Comment expliquer cet écart grandissant entre une équipe nationale de plus en plus forte et des clubs qui le sont de moins en moins? Il ne s’agit pas d’un paradoxe helvétique puisque l’on retrouve le même phénomène en Belgique (N° 1 au classement FIFA), au Portugal (5), en Uruguay (6), en Croatie (8) ou aux Pays-Bas (13), où les sélections brillent quand Anderlecht, Benfica, Peñarol, Dinamo Zagreb ou Ajax peinent.

Longtemps, le football de sélection a été le reflet du football de clubs. La base (la masse de joueurs amateurs) déterminait la hauteur de la pyramide. Puis le jeu s’est professionnalisé, les compétences requises sont devenues plus nombreuses et complexes. Trop pour être acquises en autodidacte ou sur le tard. Le haut niveau est devenu une filière à part, sur le modèle des grandes écoles. Jouer en professionnel exige désormais un environnement, des infrastructures, des compétences. Autant de choses que peut fournir une fédération, pour peu qu’elle ait des moyens financiers et une vision claire. La France, premier pays à mettre en place une politique globale de centres de formation, a été copiée par l’Espagne, la Belgique, la Suisse dès 1994, l’Allemagne après 1998.

Récemment, le New York Times a consacré un long reportage à la crise de la formation dans le football argentin. Diagnostic: trop de commerce et d’intérêts immédiats, trop peu de projets de développement des joueurs sur le long terme. Les petits pays d’Europe occidentale ont compris qu’eux ne pouvaient se permettre de gaspiller des talents. Ils ont investi dans des entraîneurs professionnels, dans des formations d’entraîneur, dans des terrains couverts ou synthétiques, dans des échanges avec l’étranger.

Le gâchis à l’étranger

Les meilleurs jeunes ont ainsi progressé, parfois en marge des clubs. A Genève, le canton a continué de «sortir» quantité de professionnels (Bua, Mbabu, Zakaria, Omeragic, Garcia, Frick, Guillemenot, Gonzalez, Dominguez) même quand Servette était moribond.

Le football de clubs est toutefois nécessaire car lui seul permet aux joueurs de jouer chaque semaine et donc de progresser.
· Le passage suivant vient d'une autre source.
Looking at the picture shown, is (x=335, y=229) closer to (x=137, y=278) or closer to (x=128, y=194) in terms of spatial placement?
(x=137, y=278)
Les dirigeants du football suisse luttent ainsi depuis des années pour que les jeunes talents passent une année ou deux en Super League avant de partir gagner de l’argent à l’étranger. Le site spécialisé Transfermarkt recense cette saison 150 joueurs suisses en Super League et 190 à l’étranger, dont 101 dans les cinq principaux pays européens (mais parfois en divisions inférieures ou en juniors).
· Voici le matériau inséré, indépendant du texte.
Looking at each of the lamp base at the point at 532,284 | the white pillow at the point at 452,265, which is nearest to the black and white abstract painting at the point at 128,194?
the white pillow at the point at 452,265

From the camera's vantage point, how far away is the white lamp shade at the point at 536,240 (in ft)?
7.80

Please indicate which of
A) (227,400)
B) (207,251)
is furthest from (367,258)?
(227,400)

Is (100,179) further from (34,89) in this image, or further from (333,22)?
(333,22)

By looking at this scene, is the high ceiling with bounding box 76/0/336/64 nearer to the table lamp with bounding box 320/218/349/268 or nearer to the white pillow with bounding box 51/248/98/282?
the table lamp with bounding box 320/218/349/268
Le risque de déperdition de talents s’est déplacé à l’étranger. C’est une priorité pour l’ASF car les très bons joueurs continuent de faire les très bonnes équipes. Et une très bonne Nati est capitale. «Au-delà même de ses succès, c’est elle qui permet de collecter des revenus, et donc de financer le développement de la discipline et de construire des projets», reconnaît Pierluigi Tami. La pyramide repose désormais sur la pointe.

Collaboration: Lionel Pittet


Chez les femmes, la variable de l’égalité

Dans le football féminin, les sélections les plus performantes sont aussi celles où les fédérations sont les mieux structurées, les mieux dotées et les plus proactives. S’y ajoute un autre critère: la condition féminine. La pratique s’est d’abord développée dans les pays les plus en avance sur les questions d’égalité de genre: la Scandinavie, l’Europe du Nord, le Japon, les Etats-Unis, l’Australie. Les grands pays de football (Italie, Espagne, Angleterre) ont suivi récemment.

Alors que son championnat est encore quasi exclusivement amateur, la Suisse parvient ainsi à se classer au 20e rang mondial par la FIFA, et à exporter de nombreuses joueuses dans les meilleurs clubs européens. On trouve ainsi cette saison Ramona Bachmann au PSG, Ana-Maria Crnogorcevic au FC Barcelone, Alisha Lehmann à West-Ham, Vanessa Bernauer à l’AS Roma ou Noëlle Maritz à Arsenal. Seuls deux clubs suisses, le FC Zurich et Servette, ont des moyens et un projet susceptible de faire revenir certaines internationales.